Mr Hollands says if you are married or in a civil partnership then consider transferring income-producing assets from the higher earner to the lower or non-earning partner.

He said: "If your partner does not work, you could turn a big chunk of taxable income into tax-free income by utilising their annual personal allowance (currently £8105 and set to rise next year to £9205). Of course, it is vital to realise you are legally passing all ownership, so this is not to be taken lightly."

The new rules may act as a spur for better financial awareness, according to Derek Allen, director of tax at the Institute of Chartered Accountants of Scotland, which says around 500,000 people will now have to fill out self-assessment tax returns for the first time.

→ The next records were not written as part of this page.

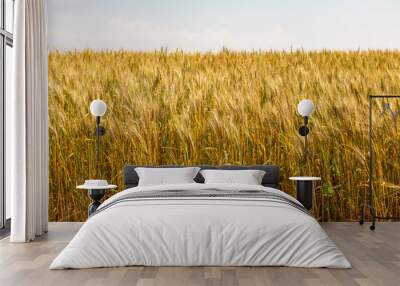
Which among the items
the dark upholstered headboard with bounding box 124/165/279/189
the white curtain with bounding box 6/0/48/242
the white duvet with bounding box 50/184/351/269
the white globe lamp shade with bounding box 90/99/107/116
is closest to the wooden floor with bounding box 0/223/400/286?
the white duvet with bounding box 50/184/351/269

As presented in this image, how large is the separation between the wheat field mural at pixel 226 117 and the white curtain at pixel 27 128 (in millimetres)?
1046

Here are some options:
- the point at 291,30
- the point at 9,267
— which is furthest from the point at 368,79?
the point at 9,267

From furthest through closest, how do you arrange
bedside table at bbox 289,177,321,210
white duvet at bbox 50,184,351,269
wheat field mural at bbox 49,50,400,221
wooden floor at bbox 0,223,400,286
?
wheat field mural at bbox 49,50,400,221 → bedside table at bbox 289,177,321,210 → white duvet at bbox 50,184,351,269 → wooden floor at bbox 0,223,400,286

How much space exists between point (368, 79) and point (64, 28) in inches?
143

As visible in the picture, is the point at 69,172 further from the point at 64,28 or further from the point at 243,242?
the point at 243,242

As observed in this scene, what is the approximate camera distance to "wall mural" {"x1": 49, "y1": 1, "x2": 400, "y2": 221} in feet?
21.7

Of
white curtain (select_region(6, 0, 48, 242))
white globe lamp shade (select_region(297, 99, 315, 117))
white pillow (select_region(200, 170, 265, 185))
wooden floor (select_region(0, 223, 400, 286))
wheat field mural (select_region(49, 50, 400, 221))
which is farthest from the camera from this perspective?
wheat field mural (select_region(49, 50, 400, 221))

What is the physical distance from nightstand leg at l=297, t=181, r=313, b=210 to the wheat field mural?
1.29 ft

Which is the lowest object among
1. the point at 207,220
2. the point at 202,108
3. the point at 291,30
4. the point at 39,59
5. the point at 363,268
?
the point at 363,268

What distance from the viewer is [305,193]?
6.21 meters

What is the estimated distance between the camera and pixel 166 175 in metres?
6.15

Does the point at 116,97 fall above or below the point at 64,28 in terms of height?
below

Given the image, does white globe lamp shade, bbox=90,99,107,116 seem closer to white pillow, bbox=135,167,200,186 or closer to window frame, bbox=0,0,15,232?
white pillow, bbox=135,167,200,186

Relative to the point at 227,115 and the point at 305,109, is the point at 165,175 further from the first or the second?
the point at 305,109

He said: "The resulting administrative costs have probably been underestimated and it will simply encourage people to look at options to lower their income and remain under the threshold.

""People also need to be aware that their annual bonuses could tip them over the threshold, leading to claw back payments being demanded by HMRC."

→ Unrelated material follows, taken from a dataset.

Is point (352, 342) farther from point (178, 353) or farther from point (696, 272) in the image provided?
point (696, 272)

Mr Allan says accountants have been busy dealing with questions on additional pension contributions, salary sacrifice agreements where employees take more holiday and less pay, capital allowances, and gift aid.

He said: "Someone earning £49,000 who is offered a pay rise could refuse it, opting to make a larger pension contribution."

Richard Brunton, tax manager at HBJ Gately, says an employee on £52,000 could ask his employer to pay a £50,000 salary and a £2000 pension contribution.

He said: "This means their child benefit allocation would be intact and their pension pot will be healthier. Indeed, the employer could offer to share the National Insurance savings such a scheme would create."

For the self-employed, Mr Brunton said a couple should aim to balance their earnings to bring them both below £50,000.

He said: "Where a husband earns a total of £60,000 and the wife earns £25,000 as it stands the family would lose its entire child benefit. However, if profits are managed better by allocating them to the lower-earning partner, individual earnings could be taken down to £42,500 each."

Where a husband and wife are shareholders in a limited company, the pattern of salary and dividends can be similarly adjusted to keep both individuals below the £50,000 threshold, he said.

He said: "Other tax considerations might apply here so anyone in this situation should discuss it with their accountant or tax adviser before taking action."

A self-employed individual can also claim a 100% tax deduction up to £25,000 on 'plant and machinery' which qualifies for the Annual Investment Allowance – such as new computers.

Mr Brunton concludes: "Gifts to charity are also tax deductible so if the high earner was earning £52,000 a gross charity gift of £2,000 would reduce their child benefit liability. Most people make gifts to charity net of 20% basic rate tax, so to make a gross gift of £2000 the individual needs to write a cheque for £1600."